PLAYING A BIGGER ROLE
The operations rooms and its resources initially helped the track team prevent any failures. Its role has extended in recent years to the extent that it now contributes to improve the car’s competitiveness and enhance overall communication within the team.
“Primarily, it was done for reliability purposes,” McCullough adds. “But now it covers aerodynamics, vehicle performance as well. We can use that from a performance point of view.
“And it helps to engage and train people: they can hear what drivers say, what engineers say, they can look at the data, they can come back and say ‘actually it was the wind that caused that’ or ‘this part of the diffuser is not working’. So the operation room helps for the car development as well.

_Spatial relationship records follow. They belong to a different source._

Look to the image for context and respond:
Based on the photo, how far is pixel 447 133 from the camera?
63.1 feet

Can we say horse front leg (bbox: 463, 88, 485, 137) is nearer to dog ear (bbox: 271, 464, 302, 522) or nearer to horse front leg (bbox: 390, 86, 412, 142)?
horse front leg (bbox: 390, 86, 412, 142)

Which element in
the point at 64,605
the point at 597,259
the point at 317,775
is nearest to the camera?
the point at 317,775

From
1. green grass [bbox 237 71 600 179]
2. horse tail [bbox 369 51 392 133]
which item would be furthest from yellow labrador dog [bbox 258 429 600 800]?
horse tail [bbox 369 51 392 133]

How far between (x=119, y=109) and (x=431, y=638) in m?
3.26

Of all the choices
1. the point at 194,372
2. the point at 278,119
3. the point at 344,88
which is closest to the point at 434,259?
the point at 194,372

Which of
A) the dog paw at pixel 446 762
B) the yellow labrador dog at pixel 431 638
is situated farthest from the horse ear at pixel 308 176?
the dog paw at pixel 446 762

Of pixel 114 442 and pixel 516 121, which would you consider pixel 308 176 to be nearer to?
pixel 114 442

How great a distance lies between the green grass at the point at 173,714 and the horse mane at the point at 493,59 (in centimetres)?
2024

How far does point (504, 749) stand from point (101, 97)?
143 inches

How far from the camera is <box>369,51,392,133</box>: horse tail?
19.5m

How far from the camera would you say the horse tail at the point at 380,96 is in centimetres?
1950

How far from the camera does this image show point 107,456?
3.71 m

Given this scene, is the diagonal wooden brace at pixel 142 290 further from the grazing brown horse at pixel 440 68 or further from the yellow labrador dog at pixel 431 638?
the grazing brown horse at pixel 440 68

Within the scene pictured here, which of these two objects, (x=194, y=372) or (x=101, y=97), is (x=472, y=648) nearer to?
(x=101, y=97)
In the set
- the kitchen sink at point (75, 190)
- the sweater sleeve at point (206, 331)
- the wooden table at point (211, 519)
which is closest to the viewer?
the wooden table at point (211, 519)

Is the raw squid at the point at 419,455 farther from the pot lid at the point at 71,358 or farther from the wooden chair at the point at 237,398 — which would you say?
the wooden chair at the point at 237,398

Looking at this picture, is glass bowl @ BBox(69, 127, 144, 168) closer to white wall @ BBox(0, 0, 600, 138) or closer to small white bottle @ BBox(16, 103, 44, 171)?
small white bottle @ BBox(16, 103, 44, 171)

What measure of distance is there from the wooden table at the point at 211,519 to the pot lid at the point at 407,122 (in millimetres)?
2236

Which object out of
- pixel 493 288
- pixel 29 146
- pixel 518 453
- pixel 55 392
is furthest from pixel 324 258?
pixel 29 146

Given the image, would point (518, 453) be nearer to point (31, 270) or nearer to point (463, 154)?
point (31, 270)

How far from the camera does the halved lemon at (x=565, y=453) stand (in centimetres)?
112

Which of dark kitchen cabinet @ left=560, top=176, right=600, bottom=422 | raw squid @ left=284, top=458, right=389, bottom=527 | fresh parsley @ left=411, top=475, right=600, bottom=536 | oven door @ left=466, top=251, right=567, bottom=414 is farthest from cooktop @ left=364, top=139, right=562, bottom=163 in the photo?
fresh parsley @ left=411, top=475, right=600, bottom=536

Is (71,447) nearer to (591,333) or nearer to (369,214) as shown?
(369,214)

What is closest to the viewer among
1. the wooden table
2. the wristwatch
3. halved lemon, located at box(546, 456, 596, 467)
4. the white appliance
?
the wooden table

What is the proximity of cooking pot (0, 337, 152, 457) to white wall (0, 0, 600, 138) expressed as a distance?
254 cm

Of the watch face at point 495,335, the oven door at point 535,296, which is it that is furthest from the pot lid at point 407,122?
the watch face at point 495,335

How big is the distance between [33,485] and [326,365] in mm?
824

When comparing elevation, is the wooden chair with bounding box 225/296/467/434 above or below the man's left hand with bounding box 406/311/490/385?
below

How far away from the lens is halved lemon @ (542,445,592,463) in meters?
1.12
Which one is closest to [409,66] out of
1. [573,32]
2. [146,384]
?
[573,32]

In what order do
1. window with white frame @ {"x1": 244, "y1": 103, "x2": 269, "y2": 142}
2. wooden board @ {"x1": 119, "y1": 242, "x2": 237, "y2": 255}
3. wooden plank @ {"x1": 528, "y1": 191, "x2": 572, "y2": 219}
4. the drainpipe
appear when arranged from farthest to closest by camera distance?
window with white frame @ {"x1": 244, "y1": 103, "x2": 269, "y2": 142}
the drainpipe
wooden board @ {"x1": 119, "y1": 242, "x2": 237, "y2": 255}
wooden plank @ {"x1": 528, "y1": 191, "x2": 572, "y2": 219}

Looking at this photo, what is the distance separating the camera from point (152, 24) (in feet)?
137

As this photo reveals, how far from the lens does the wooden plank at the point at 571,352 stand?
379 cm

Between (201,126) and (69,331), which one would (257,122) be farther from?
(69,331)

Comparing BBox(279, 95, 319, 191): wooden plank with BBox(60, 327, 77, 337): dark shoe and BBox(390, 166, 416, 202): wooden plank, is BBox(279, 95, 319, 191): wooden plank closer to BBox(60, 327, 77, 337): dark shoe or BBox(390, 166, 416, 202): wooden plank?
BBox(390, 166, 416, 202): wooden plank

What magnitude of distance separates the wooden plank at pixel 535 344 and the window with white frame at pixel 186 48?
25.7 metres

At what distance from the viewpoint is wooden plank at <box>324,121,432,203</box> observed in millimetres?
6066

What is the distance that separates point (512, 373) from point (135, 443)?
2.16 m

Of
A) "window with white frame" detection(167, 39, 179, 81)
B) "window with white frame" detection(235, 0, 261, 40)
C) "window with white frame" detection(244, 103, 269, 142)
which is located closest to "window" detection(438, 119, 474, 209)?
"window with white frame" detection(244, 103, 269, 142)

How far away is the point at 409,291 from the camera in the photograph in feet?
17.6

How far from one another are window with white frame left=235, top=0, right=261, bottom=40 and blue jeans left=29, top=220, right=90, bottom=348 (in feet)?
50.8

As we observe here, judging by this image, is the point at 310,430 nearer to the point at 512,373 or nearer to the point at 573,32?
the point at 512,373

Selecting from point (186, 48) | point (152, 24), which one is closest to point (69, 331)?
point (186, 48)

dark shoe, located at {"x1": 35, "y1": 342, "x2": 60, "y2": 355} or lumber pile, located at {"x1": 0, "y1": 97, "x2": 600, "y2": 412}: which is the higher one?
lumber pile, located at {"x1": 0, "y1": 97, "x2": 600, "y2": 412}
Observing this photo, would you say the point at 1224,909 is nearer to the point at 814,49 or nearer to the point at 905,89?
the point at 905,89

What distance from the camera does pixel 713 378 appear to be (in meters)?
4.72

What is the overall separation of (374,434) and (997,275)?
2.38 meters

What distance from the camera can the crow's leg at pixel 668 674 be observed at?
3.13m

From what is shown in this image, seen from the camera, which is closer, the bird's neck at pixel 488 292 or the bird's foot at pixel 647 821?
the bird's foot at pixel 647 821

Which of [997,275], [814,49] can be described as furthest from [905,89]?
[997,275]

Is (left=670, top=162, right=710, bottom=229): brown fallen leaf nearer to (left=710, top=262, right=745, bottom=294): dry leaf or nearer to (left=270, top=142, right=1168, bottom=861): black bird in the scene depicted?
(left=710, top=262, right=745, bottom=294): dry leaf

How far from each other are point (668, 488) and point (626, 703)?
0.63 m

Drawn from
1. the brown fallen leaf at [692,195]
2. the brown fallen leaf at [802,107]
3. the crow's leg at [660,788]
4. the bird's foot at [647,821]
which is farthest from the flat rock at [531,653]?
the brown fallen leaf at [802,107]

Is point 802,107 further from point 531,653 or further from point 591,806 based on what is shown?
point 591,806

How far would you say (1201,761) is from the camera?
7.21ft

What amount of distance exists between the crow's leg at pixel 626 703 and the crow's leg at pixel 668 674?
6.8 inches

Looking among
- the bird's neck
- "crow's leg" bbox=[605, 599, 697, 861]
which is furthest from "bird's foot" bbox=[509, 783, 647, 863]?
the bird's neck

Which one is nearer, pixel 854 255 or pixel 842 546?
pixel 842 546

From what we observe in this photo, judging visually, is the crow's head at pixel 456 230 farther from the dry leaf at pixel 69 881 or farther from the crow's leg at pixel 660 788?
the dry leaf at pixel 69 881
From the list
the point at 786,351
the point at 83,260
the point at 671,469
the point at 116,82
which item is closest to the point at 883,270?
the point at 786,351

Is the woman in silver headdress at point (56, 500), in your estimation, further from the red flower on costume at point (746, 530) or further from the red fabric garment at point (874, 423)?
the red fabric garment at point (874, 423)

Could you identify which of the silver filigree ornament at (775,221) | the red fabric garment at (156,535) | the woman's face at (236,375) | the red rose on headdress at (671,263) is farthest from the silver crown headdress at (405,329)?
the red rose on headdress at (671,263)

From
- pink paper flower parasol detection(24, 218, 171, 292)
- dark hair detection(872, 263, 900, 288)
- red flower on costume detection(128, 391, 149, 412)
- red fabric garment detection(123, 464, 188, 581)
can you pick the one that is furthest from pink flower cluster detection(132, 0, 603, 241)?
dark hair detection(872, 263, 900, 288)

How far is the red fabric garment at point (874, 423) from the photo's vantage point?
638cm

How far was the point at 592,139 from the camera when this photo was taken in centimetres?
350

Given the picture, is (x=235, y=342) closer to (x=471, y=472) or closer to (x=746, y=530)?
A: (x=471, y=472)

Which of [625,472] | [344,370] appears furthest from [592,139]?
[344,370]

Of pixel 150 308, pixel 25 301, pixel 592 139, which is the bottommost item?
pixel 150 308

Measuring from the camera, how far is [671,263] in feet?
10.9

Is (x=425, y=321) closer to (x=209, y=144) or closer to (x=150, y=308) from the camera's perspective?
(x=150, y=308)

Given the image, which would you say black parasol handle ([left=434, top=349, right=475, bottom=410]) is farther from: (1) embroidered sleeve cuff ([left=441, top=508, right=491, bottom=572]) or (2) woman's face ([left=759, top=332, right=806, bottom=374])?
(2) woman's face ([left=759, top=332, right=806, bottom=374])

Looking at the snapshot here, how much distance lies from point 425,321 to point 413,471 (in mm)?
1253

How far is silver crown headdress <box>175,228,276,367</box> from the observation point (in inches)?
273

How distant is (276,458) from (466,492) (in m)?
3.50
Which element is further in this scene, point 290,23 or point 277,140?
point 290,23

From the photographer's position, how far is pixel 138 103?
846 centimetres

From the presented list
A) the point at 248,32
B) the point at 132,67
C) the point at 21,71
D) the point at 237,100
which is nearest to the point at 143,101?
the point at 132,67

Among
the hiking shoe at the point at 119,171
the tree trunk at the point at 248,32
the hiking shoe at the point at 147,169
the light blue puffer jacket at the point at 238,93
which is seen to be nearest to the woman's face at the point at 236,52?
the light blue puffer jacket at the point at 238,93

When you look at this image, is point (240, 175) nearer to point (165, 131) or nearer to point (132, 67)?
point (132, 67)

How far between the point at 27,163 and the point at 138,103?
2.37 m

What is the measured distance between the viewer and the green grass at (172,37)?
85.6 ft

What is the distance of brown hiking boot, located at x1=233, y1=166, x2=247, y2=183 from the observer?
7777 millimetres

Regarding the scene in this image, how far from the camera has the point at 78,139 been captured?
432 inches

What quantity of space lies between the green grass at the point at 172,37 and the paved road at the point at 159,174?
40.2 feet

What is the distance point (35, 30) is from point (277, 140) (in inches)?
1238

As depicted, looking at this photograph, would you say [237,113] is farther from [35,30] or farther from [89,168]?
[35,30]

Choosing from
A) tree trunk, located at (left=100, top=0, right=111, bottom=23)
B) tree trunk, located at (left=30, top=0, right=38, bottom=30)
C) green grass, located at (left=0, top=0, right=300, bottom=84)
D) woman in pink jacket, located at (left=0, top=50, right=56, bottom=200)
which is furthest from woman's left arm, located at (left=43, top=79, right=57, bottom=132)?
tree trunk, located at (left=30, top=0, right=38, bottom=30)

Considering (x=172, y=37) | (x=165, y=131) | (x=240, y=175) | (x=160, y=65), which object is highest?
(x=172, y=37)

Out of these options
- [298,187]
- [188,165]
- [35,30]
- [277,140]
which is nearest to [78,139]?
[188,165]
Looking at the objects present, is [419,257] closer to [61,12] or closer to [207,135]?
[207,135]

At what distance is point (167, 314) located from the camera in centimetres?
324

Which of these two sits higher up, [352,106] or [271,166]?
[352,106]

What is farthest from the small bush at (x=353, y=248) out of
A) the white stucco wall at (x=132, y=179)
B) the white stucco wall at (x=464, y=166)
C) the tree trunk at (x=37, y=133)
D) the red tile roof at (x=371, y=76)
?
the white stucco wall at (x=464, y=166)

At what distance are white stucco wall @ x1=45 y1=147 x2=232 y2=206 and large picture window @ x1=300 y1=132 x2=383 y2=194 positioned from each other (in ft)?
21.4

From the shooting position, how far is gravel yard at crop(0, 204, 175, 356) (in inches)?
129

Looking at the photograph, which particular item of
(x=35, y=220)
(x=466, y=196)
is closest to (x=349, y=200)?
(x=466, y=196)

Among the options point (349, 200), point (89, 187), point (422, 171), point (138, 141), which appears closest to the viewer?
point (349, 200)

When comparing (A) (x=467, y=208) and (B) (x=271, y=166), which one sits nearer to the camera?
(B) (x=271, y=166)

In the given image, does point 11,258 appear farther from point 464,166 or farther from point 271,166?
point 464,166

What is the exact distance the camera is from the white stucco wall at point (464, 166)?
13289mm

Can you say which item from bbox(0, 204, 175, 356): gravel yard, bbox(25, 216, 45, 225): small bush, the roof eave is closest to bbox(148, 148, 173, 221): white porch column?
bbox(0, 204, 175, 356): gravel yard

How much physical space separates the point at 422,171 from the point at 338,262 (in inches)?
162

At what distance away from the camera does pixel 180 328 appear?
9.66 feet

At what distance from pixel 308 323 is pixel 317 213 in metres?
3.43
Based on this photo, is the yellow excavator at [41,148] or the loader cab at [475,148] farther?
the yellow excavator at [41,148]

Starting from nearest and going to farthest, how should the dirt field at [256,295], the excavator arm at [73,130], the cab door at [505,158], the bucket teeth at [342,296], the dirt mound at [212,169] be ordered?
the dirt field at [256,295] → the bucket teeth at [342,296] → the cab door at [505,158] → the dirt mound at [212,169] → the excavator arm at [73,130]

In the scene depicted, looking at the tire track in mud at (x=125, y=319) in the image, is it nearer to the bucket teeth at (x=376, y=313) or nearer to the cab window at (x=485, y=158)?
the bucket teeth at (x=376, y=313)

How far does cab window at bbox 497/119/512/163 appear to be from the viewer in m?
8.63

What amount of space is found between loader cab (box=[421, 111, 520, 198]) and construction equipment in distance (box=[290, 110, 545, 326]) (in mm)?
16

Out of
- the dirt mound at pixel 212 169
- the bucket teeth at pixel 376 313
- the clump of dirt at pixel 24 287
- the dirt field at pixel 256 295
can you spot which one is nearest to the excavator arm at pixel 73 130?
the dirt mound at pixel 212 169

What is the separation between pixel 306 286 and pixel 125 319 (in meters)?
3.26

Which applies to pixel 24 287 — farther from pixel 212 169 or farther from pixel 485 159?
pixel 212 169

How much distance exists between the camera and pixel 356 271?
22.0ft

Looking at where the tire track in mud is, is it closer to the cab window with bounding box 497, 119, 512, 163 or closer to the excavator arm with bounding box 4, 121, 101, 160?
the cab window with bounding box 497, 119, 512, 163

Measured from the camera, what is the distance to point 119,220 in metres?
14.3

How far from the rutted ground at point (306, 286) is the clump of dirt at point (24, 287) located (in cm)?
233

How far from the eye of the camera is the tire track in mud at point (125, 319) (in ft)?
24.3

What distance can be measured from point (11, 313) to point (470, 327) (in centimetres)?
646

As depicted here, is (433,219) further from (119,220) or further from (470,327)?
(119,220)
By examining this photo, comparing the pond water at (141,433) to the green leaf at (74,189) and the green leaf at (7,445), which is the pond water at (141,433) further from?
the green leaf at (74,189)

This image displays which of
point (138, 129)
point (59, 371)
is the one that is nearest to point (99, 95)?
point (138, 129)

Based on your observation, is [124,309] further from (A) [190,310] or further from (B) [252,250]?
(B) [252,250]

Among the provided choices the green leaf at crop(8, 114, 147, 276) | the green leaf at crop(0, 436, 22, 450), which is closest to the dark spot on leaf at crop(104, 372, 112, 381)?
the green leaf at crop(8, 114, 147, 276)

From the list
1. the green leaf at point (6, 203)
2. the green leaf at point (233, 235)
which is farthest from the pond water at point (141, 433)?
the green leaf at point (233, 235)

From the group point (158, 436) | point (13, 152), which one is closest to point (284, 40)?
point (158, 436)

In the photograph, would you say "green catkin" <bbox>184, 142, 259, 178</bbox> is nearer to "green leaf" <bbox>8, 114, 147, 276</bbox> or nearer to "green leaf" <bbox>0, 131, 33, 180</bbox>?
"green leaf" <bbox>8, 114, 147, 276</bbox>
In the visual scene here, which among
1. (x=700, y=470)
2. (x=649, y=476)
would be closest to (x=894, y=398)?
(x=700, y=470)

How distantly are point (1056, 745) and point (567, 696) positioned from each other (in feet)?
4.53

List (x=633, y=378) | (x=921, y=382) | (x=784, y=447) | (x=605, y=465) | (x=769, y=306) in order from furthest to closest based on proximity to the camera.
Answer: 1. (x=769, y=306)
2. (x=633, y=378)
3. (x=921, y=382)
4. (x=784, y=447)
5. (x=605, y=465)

“This constant communication and information flow allows us to save a lot of time. Several years ago, you used to say goodbye to the factory people on Wednesdays and say hello to them on Monday. We had to try to debrief them: explain what happened, why we did that, etc. Now, they are with us in every single session, every single briefing, every single meeting.
“It is a massive difference, and it makes our job at the track much easier. It’s sometimes a bit slower, because you have to explain a little bit more into it, but the return is much better, because you get help on how to set up the car, how to make it more reliable.”
F1 control rooms have different targets to meet throughout a grand prix weekend. Friday and Saturday morning are typically devoted to performance analysis. After processing and crunching the telemetry data, the factory sends an in-depth review to the race engineers in order to help them improve and/or fine-tune the car’s setup.
“Teams can go quite far in their quest for performance,” comments F1i technical consultant Jacky Eeckelaert, whose long F1 career includes spells at Jordan and Honda.
“For instance, some outfits place sensors – like accelerometers on sprung/unsprung masses – on the car during Friday free practice. The idea is to monitor how the suspensions are working, especially over the kerbs.
“The data are then forwarded to the engineers at the factory where they run an identical chassis on the dyno using the same settings. Vehicle dynamics experts analyse how the car behaves and send back setup suggestions about damper stiffness to the track operations engineers, who have the final call.”
Sunday is all about race strategy. During the grand prix, the factory-based engineers run real-time simulations and advise their colleagues accordingly, telling them about the most favourable pit stop windows for instance.